Gated DeltaNet-2 is a linear-attention architecture proposed in a May 2026 arXiv preprint (arXiv:2605.22791) that decouples the single scalar gate of Gated DeltaNet and KDA into channel-wise erase and write gates, trained via a chunkwise WY parallel algorithm. At 1.3B parameters on 100B FineWeb-Edu tokens it is reported to beat Mamba-2, Gated DeltaNet, KDA, and Mamba-3 variants — strongest gains on long-context RULER. The contribution sits in the linear-attention-versus-softmax race: decoupled gating appears to close the retrieval gap that has historically held state-space models back.

Timeline

2026-05-22-AI-Digest — Preprint lands as part of a heavier-than-usual HuggingFace daily papers drop (alongside π-Bench and ACC); ▲7 on the daily index. Headline result: 1.3B-parameter Gated DeltaNet-2 trained on 100B FineWeb-Edu tokens beats Mamba-2, Gated DeltaNet, KDA, and Mamba-3 variants at matched scale, with the strongest gains on long-context RULER — the benchmark linear-attention architectures have historically struggled on.
2026-07-12-AI-Digest — Gated DeltaNet-2 surfaces today in HuggingFace papers as one of four recurrent linear-attention variants compared in arXiv:2607.07953 (“Linear Attention Architectures: Mechanisms, Trade-offs, and Cross-Layer Routing”) — comparative study of softmax attention vs. DeltaNet, Gated DeltaNet, Kimi Delta Attention, and Gated DeltaNet-2 at 350M / 1.3B / 3B scale. Kimi Delta Attention paired with Muon reaches the lowest final validation loss; the paper’s proposed Cross-Layer Value Routing (CLVR) modestly improves DeltaNet variants including Gated DeltaNet-2. Paper flagged in 2026-07-11-AI-Digest‘s Papers section at ▲13; today the same paper is ▲10 on HF daily-papers — twenty-four-hour upvote pattern is down, not up. The corpus framing to carry: the comparative-study framing is the durable read, not the CLVR mechanism itself, and Gated DeltaNet-2 is now inside the reference cohort for linear-attention benchmarking rather than the marquee architecture on its own.

Key Developments

Decoupled Erase/Write Gating: The architectural change is replacing the single scalar gate used in Gated DeltaNet and KDA with separate channel-wise erase and write gates.

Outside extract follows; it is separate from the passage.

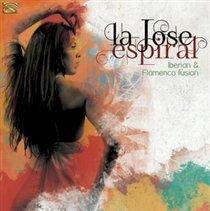 La Jose - Espiral (Iberian and Flamenco Fusion) (CD): La Jose
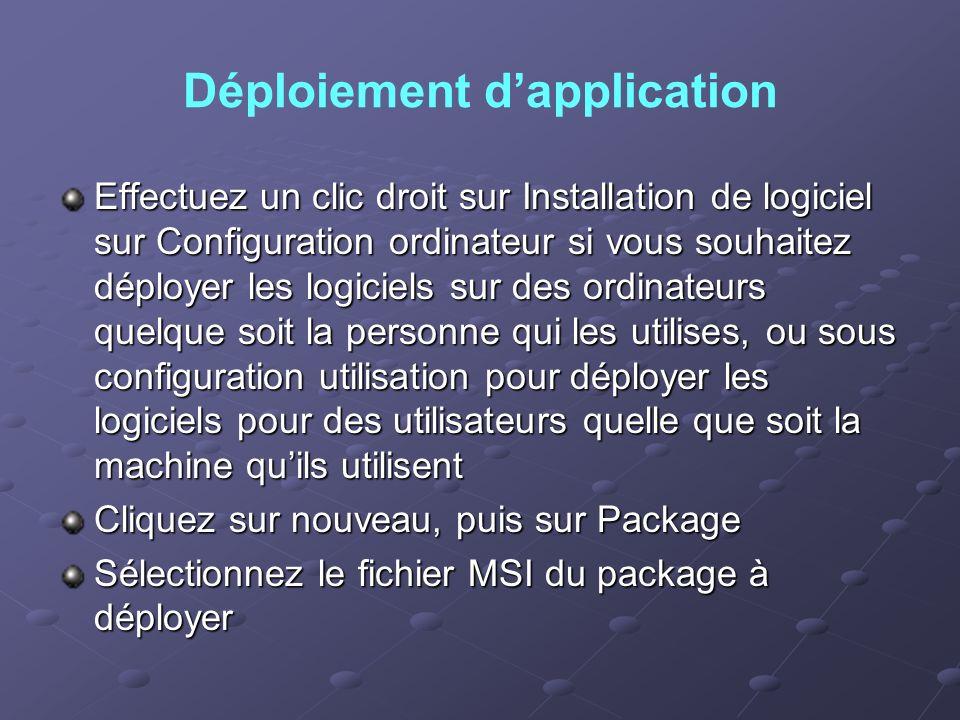 Déploiement dapplication Effectuez un clic droit sur Installation de logiciel sur Configuration ordinateur si vous souhaitez déployer les logiciels su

Combined with the chunkwise WY parallel training algorithm, the recipe trains at parity with prior linear-attention recipes while extending the retrieval-recovery curve further into long-context regimes.
Long-Context RULER Lead at 1.3B: Reported strongest gains over Mamba-2, Gated DeltaNet, KDA, and Mamba-3 are on long-context RULER. That this is the benchmark where the lead is largest is the substantive claim — state-space and linear-attention models have closed gaps on perplexity and short-context evals before without translating to retrieval improvements.